Le président américain Joe Biden et le premier ministre Justin Trudeau (Photo: Getty Images)
ANALYSE — En novembre, la victoire de Joe Biden a été saluée dans les milieux d’affaires canadiens après quatre ans d’une administration Trump hostile et protectionniste à l’égard du Canada. Or, la lune de miel avec la nouvelle administration démocrate tire à sa fin, car cette dernière ne nous fera pas non plus de cadeaux.
Certes, le ton et la prévisibilité ont changé du jour au lendemain à Washington depuis l’élection de Joe Biden. Nous sommes revenus à la normalité dans les relations canado-américaines.
Pour autant, la realpolitik a déjà repris ses droits.
Deux cas récents nous rappellent que le protectionnisme américain est devenu une idéologie bipartisane (même si les démocrates étaient traditionnellement plus protectionnistes que les républicains, du moins avant la présidence Trump) et que Washington défend toujours bec et ongles ses intérêts commerciaux.
De l’huile sur le feu dans le bois d’oeuvre
Premièrement, le 21 mai, le département américain du Commerce a rendu une décision, proposant de doubler les tarifs sur le bois d’œuvre canadien (les droits compensateurs et les droits antidumping), pour les faire passer de 8,99% à un taux préliminaire de 18,32%.
L’industrie canadienne s’attendait plutôt à une baisse puisque les prix du bois ont quadruplé (une hausse de 300%) aux États-Unis depuis un an, et que les entreprises consommatrices de bois en pâtissent, sans parler des Américains.
Le 17 mai, 96 élus de la Chambre des représentants (74 républicains et 22 démocrates) ont même envoyé une lettre à la nouvelle représentante américaine au commerce, Katrine Tai, appuyant la position canadienne.
Ils lui ont demandé de trouver une solution pour diminuer les tarifs et réduire du coup le prix des maisons aux États-Unis.
Or, Washington a plutôt proposé de doubler les tarifs, dans un pays où le lobby des producteurs américains de bois d’œuvre, la U.S. Lumber Coalition, est très puissant.
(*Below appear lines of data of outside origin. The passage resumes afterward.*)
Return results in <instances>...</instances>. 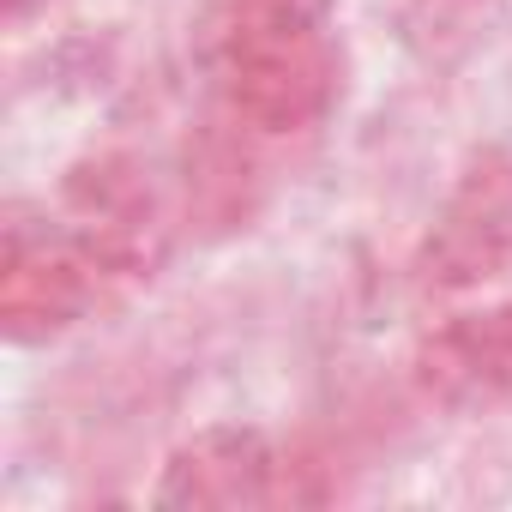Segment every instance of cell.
Wrapping results in <instances>:
<instances>
[{
  "label": "cell",
  "instance_id": "obj_1",
  "mask_svg": "<svg viewBox=\"0 0 512 512\" xmlns=\"http://www.w3.org/2000/svg\"><path fill=\"white\" fill-rule=\"evenodd\" d=\"M332 0H217L205 55L229 109L260 133H302L338 97Z\"/></svg>",
  "mask_w": 512,
  "mask_h": 512
},
{
  "label": "cell",
  "instance_id": "obj_2",
  "mask_svg": "<svg viewBox=\"0 0 512 512\" xmlns=\"http://www.w3.org/2000/svg\"><path fill=\"white\" fill-rule=\"evenodd\" d=\"M67 235L97 260L109 278H145L163 260V205L151 187V169L121 151H97L67 169L61 181Z\"/></svg>",
  "mask_w": 512,
  "mask_h": 512
},
{
  "label": "cell",
  "instance_id": "obj_7",
  "mask_svg": "<svg viewBox=\"0 0 512 512\" xmlns=\"http://www.w3.org/2000/svg\"><path fill=\"white\" fill-rule=\"evenodd\" d=\"M43 0H7V19H25V13H37Z\"/></svg>",
  "mask_w": 512,
  "mask_h": 512
},
{
  "label": "cell",
  "instance_id": "obj_3",
  "mask_svg": "<svg viewBox=\"0 0 512 512\" xmlns=\"http://www.w3.org/2000/svg\"><path fill=\"white\" fill-rule=\"evenodd\" d=\"M506 266H512V151L488 145L458 169L416 253V284L452 296V290H476L500 278Z\"/></svg>",
  "mask_w": 512,
  "mask_h": 512
},
{
  "label": "cell",
  "instance_id": "obj_4",
  "mask_svg": "<svg viewBox=\"0 0 512 512\" xmlns=\"http://www.w3.org/2000/svg\"><path fill=\"white\" fill-rule=\"evenodd\" d=\"M97 278V260L73 235H31L25 223H13L7 266H0V326L13 344H49L91 308Z\"/></svg>",
  "mask_w": 512,
  "mask_h": 512
},
{
  "label": "cell",
  "instance_id": "obj_6",
  "mask_svg": "<svg viewBox=\"0 0 512 512\" xmlns=\"http://www.w3.org/2000/svg\"><path fill=\"white\" fill-rule=\"evenodd\" d=\"M284 464L260 428H205L163 464L157 506H272L284 500Z\"/></svg>",
  "mask_w": 512,
  "mask_h": 512
},
{
  "label": "cell",
  "instance_id": "obj_5",
  "mask_svg": "<svg viewBox=\"0 0 512 512\" xmlns=\"http://www.w3.org/2000/svg\"><path fill=\"white\" fill-rule=\"evenodd\" d=\"M416 386L446 410H494L512 398V302L452 314L416 344Z\"/></svg>",
  "mask_w": 512,
  "mask_h": 512
}]
</instances>
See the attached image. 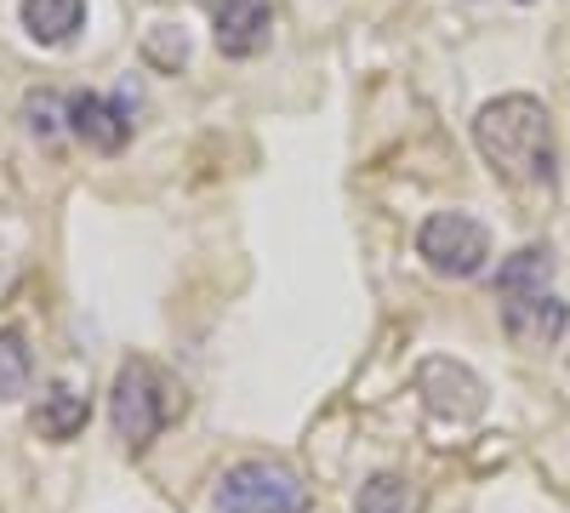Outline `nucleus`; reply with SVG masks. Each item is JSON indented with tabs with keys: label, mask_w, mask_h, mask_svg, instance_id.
<instances>
[{
	"label": "nucleus",
	"mask_w": 570,
	"mask_h": 513,
	"mask_svg": "<svg viewBox=\"0 0 570 513\" xmlns=\"http://www.w3.org/2000/svg\"><path fill=\"white\" fill-rule=\"evenodd\" d=\"M166 377L149 365V359H126L120 377H115V394H109V416H115V434L126 451H149L171 416V399H166Z\"/></svg>",
	"instance_id": "3"
},
{
	"label": "nucleus",
	"mask_w": 570,
	"mask_h": 513,
	"mask_svg": "<svg viewBox=\"0 0 570 513\" xmlns=\"http://www.w3.org/2000/svg\"><path fill=\"white\" fill-rule=\"evenodd\" d=\"M548 279H553V251L548 246H519L502 274H497V303L502 297H531V292H548Z\"/></svg>",
	"instance_id": "11"
},
{
	"label": "nucleus",
	"mask_w": 570,
	"mask_h": 513,
	"mask_svg": "<svg viewBox=\"0 0 570 513\" xmlns=\"http://www.w3.org/2000/svg\"><path fill=\"white\" fill-rule=\"evenodd\" d=\"M411 507H416V496H411V485L400 474H376L354 496V513H411Z\"/></svg>",
	"instance_id": "13"
},
{
	"label": "nucleus",
	"mask_w": 570,
	"mask_h": 513,
	"mask_svg": "<svg viewBox=\"0 0 570 513\" xmlns=\"http://www.w3.org/2000/svg\"><path fill=\"white\" fill-rule=\"evenodd\" d=\"M217 513H308L314 507V491L285 468V462H234V468L217 480L212 491Z\"/></svg>",
	"instance_id": "2"
},
{
	"label": "nucleus",
	"mask_w": 570,
	"mask_h": 513,
	"mask_svg": "<svg viewBox=\"0 0 570 513\" xmlns=\"http://www.w3.org/2000/svg\"><path fill=\"white\" fill-rule=\"evenodd\" d=\"M35 434L40 440H52V445H63V440H75L86 423H91V399L80 394V388H69V383H52L46 388V399L35 405Z\"/></svg>",
	"instance_id": "9"
},
{
	"label": "nucleus",
	"mask_w": 570,
	"mask_h": 513,
	"mask_svg": "<svg viewBox=\"0 0 570 513\" xmlns=\"http://www.w3.org/2000/svg\"><path fill=\"white\" fill-rule=\"evenodd\" d=\"M416 257L445 279H473L491 263V235L468 211H434L416 228Z\"/></svg>",
	"instance_id": "4"
},
{
	"label": "nucleus",
	"mask_w": 570,
	"mask_h": 513,
	"mask_svg": "<svg viewBox=\"0 0 570 513\" xmlns=\"http://www.w3.org/2000/svg\"><path fill=\"white\" fill-rule=\"evenodd\" d=\"M416 394L434 416H445V423H480L485 416V383L473 377L468 365L445 359V354L416 365Z\"/></svg>",
	"instance_id": "5"
},
{
	"label": "nucleus",
	"mask_w": 570,
	"mask_h": 513,
	"mask_svg": "<svg viewBox=\"0 0 570 513\" xmlns=\"http://www.w3.org/2000/svg\"><path fill=\"white\" fill-rule=\"evenodd\" d=\"M23 126H29V137H40V144H58V137L69 131V103L52 98V91H29L23 98Z\"/></svg>",
	"instance_id": "14"
},
{
	"label": "nucleus",
	"mask_w": 570,
	"mask_h": 513,
	"mask_svg": "<svg viewBox=\"0 0 570 513\" xmlns=\"http://www.w3.org/2000/svg\"><path fill=\"white\" fill-rule=\"evenodd\" d=\"M131 91L126 98H98V91H80V98H69V131L80 137V144H91L98 155H120L126 137H131Z\"/></svg>",
	"instance_id": "6"
},
{
	"label": "nucleus",
	"mask_w": 570,
	"mask_h": 513,
	"mask_svg": "<svg viewBox=\"0 0 570 513\" xmlns=\"http://www.w3.org/2000/svg\"><path fill=\"white\" fill-rule=\"evenodd\" d=\"M35 377V354L23 332H0V399H18Z\"/></svg>",
	"instance_id": "12"
},
{
	"label": "nucleus",
	"mask_w": 570,
	"mask_h": 513,
	"mask_svg": "<svg viewBox=\"0 0 570 513\" xmlns=\"http://www.w3.org/2000/svg\"><path fill=\"white\" fill-rule=\"evenodd\" d=\"M570 325V308L553 292H531V297H502V332L519 348H548L559 343V332Z\"/></svg>",
	"instance_id": "8"
},
{
	"label": "nucleus",
	"mask_w": 570,
	"mask_h": 513,
	"mask_svg": "<svg viewBox=\"0 0 570 513\" xmlns=\"http://www.w3.org/2000/svg\"><path fill=\"white\" fill-rule=\"evenodd\" d=\"M473 144H480L485 166L502 182H513V189L553 182V115L537 98H525V91L497 98L473 115Z\"/></svg>",
	"instance_id": "1"
},
{
	"label": "nucleus",
	"mask_w": 570,
	"mask_h": 513,
	"mask_svg": "<svg viewBox=\"0 0 570 513\" xmlns=\"http://www.w3.org/2000/svg\"><path fill=\"white\" fill-rule=\"evenodd\" d=\"M212 23L223 58H257L274 34V0H217Z\"/></svg>",
	"instance_id": "7"
},
{
	"label": "nucleus",
	"mask_w": 570,
	"mask_h": 513,
	"mask_svg": "<svg viewBox=\"0 0 570 513\" xmlns=\"http://www.w3.org/2000/svg\"><path fill=\"white\" fill-rule=\"evenodd\" d=\"M86 23V0H23V29L40 46H63Z\"/></svg>",
	"instance_id": "10"
}]
</instances>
Rien pour régler le conflit du bois d’œuvre canado-américain, qui a débuté en 1982 sous l’administration républicaine de Ronald Reagan, avec Lumber 1, comme on dit dans l’industrie —c’est l’administration démocrate de Barack Obama qui a lancé Lumber 5, en 2016.
Washington s’attaque (encore) à la gestion de l’offre
Deuxièmement, comme Donald Trump, l’administration Biden a lancé cette semaine une nouvelle procédure contre l’industrie laitière canadienne (assujettie à la gestion de l’offre), en activant un mécanisme de règlement des différends prévu à l’ALÉNA 2 (l’Accord Canada-États-Unis-Mexique), rapporte le Wall Street Journal.
Washington accuse Ottawa de ne pas avoir respecté sa promesse — faite sous l’administration Trump — d’ouvrir partiellement son marché laitier aux importations américaines.
Fondamentalement, les États-Unis affirment que la gestion de l’offre empêche les producteurs laitiers américains de vendre leurs produits sur le marché canadien.
Au Canada, l’industrie laitière est assujettie au système de la gestion de l’offre, tout comme les œufs et la volaille. Mis en place au début des années 1970, ce système permet de planifier la production pour répondre à la demande canadienne, et ce, à l’aide de tarifs douaniers élevés et de quotas.
L’Organisation mondiale du commerce (OMC) — le chien de garde des échanges internationaux — tolère la gestion de l’offre canadienne. En revanche, elle interdit au Canada d’exporter du lait de vache, puisqu’il bloque les importations de lait.
Ces deux épisodes — la hausse proposée des droits sur les importations de bois d’œuvre canadien et la dispute sur l’accès au marché laitier au Canada — montrent que la relation du Canada avec son voisin demeure complexe, même si le courant passe bien mieux entre Otrawa et Joe Biden qu’avec Donald Trump.